Sich einfach so eine Immobilie in Australien zuzulegen ist jedoch nicht ganz so einfach. Denn nicht nur muss die Finanzierung vorher geregelt sein. Auch andere Voraussetzungen, wie der Besitz bestimmter Visatypen und die Zustimmung der australischen Regierung zum Investitionsvorhaben, müssen erfüllt sein.
Denn die Investition in eine Immobilie oder in australische Grundstücke ist für Ausländer ohne unbegrenzte Aufenthaltsgenehmigung stark reglementiert. Ein Gremium der Regierung, das Foreign Investment Review Board (FIRB), ist allen Investitionswünschen durch Ausländer vorgeschaltet – vom Ferienhauskauf für den Eigenbedarf bis hin zu millionenschweren Unternehmensgründungen. Nur mit der offiziellen Genehmigung des FIRB, die im Übrigen nur objektbezogen zu erhalten ist, sind die Investitionen legal. In der Regel dürfen Ausländer unbebaute Grundstücke erwerben, wenn sie darauf innerhalb von zwölf Monaten mit dem Bau einer Immobilie beginnen. Sie dürfen Wohnungen und Häuser kaufen, die zum Erstbezug angeboten werden; und solche Gebäude, die durch einen Umbau neuen Wohnraum schaffen. Ein Beispiel dafür sind stillgelegte Industrieanlagen, die als moderne Apartments ein zweites Leben führen. Während der Bauarbeiten müssen diese Gebäude allerdings unbewohnt bleiben. Wer mit Neubauten nichts anfangen kann und lieber eine renovierungsbedürftige alte Immobilie erstehen möchte, muss darüber hinaus noch weitere Auflagen erfüllen: zum Beispiel eine Summe von mindestens 50 Prozent des Kauf-, bzw. Marktwertes (je nachdem, welche größer ist) in die Restaurierung investieren und zusätzlichen Wohnraum schaffen. Auch hier darf das Gebäude nicht vor Abschluss der Restaurierungen bewohnt werden.

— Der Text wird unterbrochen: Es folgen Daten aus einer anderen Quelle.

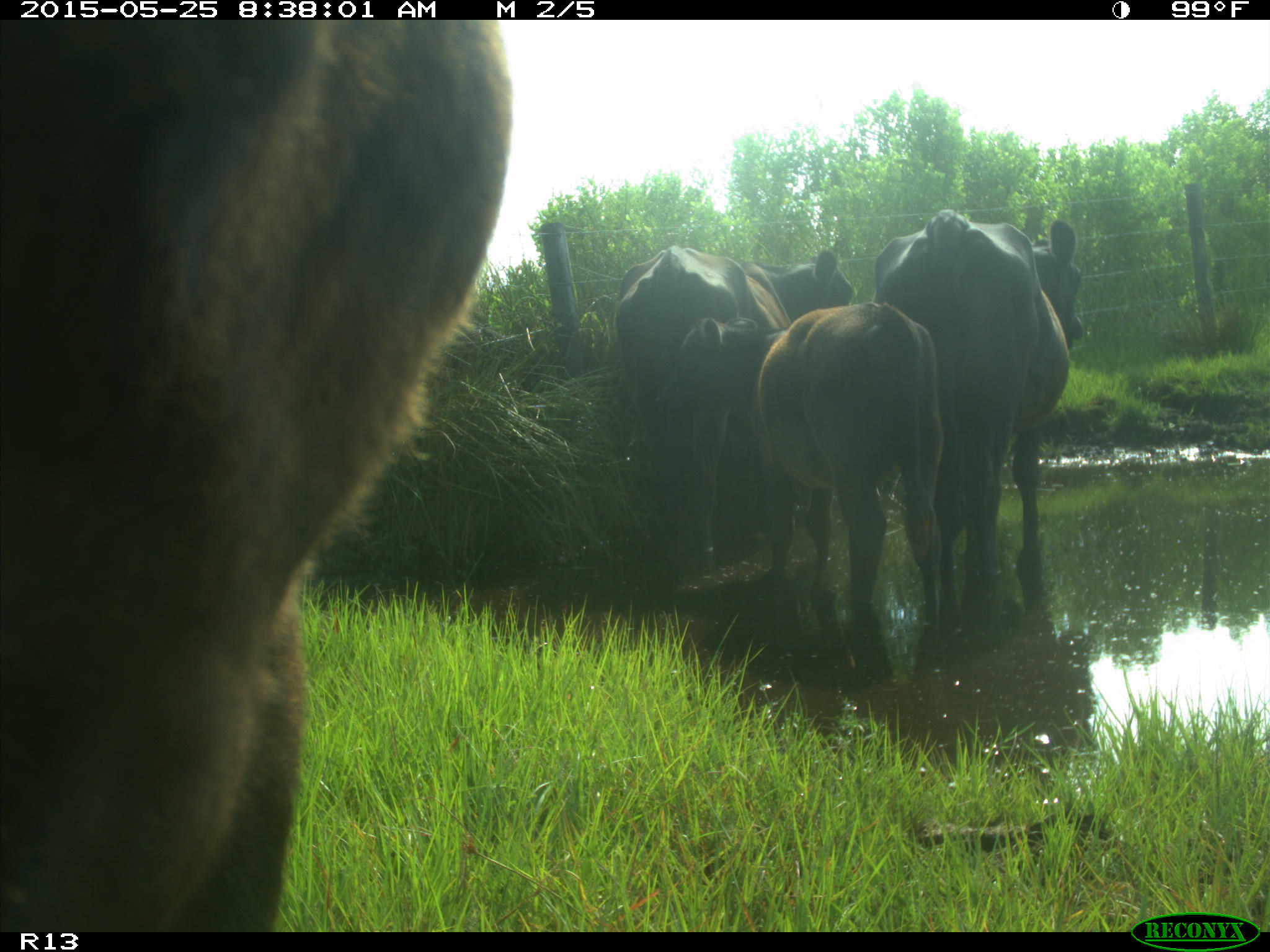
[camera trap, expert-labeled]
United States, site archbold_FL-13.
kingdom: Animalia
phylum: Chordata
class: Mammalia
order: Artiodactyla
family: Bovidae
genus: Bos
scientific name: Bos taurus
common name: domestic cow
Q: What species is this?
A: Bos taurus (domestic cow).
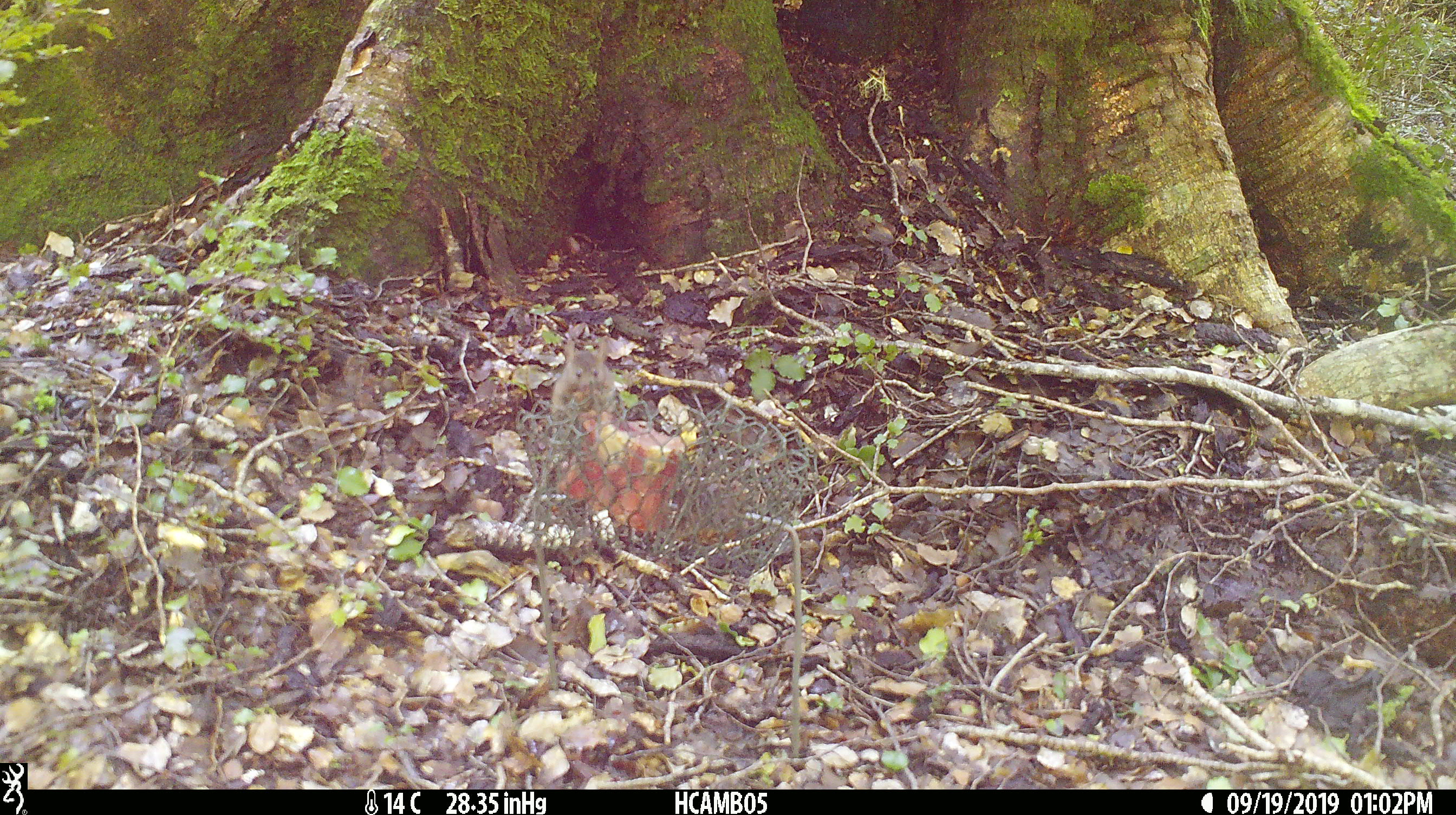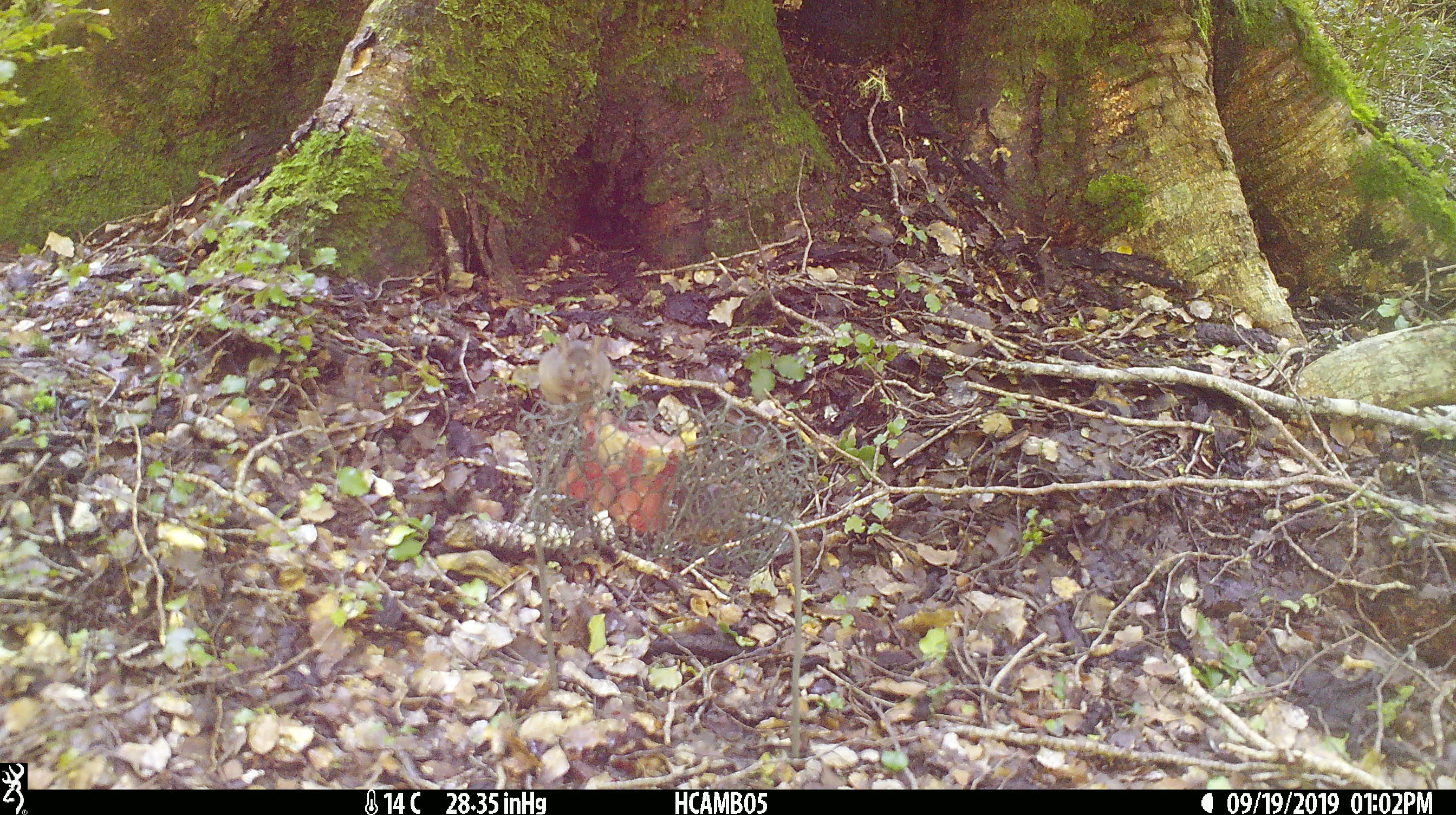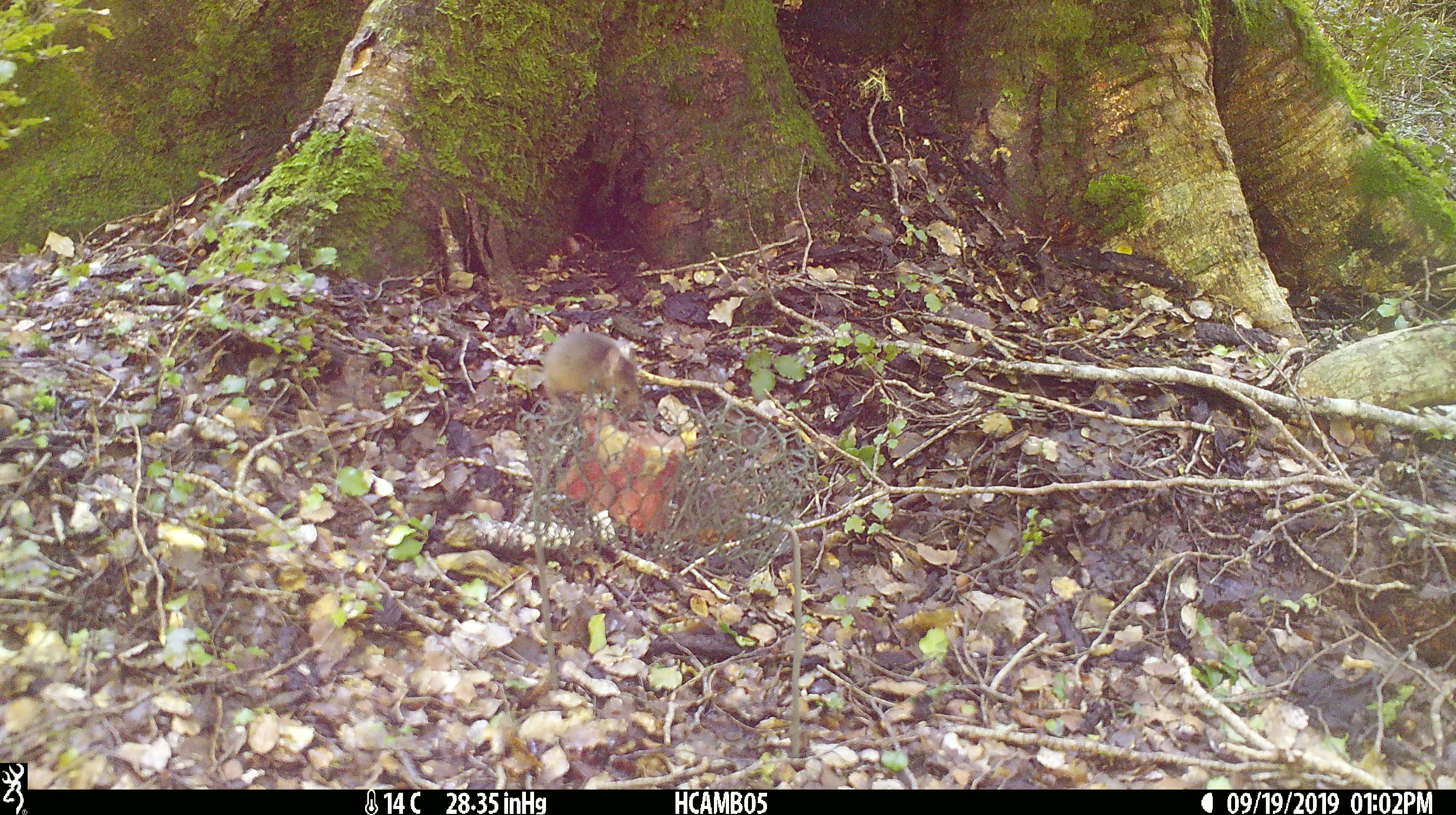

Aufpassen muss, wer sich in ein Gebäude verliebt, das alteingesessen aber nicht renovierungsbedürftig ist. Ausländer mit befristeter Aufenthaltsgenehmigung müssen sich in solch einer Situation dann darüber im Klaren sein, dass dieses Gebäude ihnen höchstens auf Zeit gehören könnte. Die wichtigsten Auflagen in diesem Fall: Das Haus muss der Erstwohnsitz sein, darf nicht vermietet werden und mit Ablauf der Aufenthaltsgenehmigung oder wenn die Besitzer das Land verlassen direkt weiterverkauft werden.
Der Grund für all diese strikten Vorschriften liegt in der Besiedlungspolitik Australiens und insbesondere in folgenden zwei Punkten.
1. Übermäßigen Spekulationen soll vorgebeugt werden.
2. Wer in den Wohnungsmarkt des Landes investiert, soll neuen Wohnraum schaffen.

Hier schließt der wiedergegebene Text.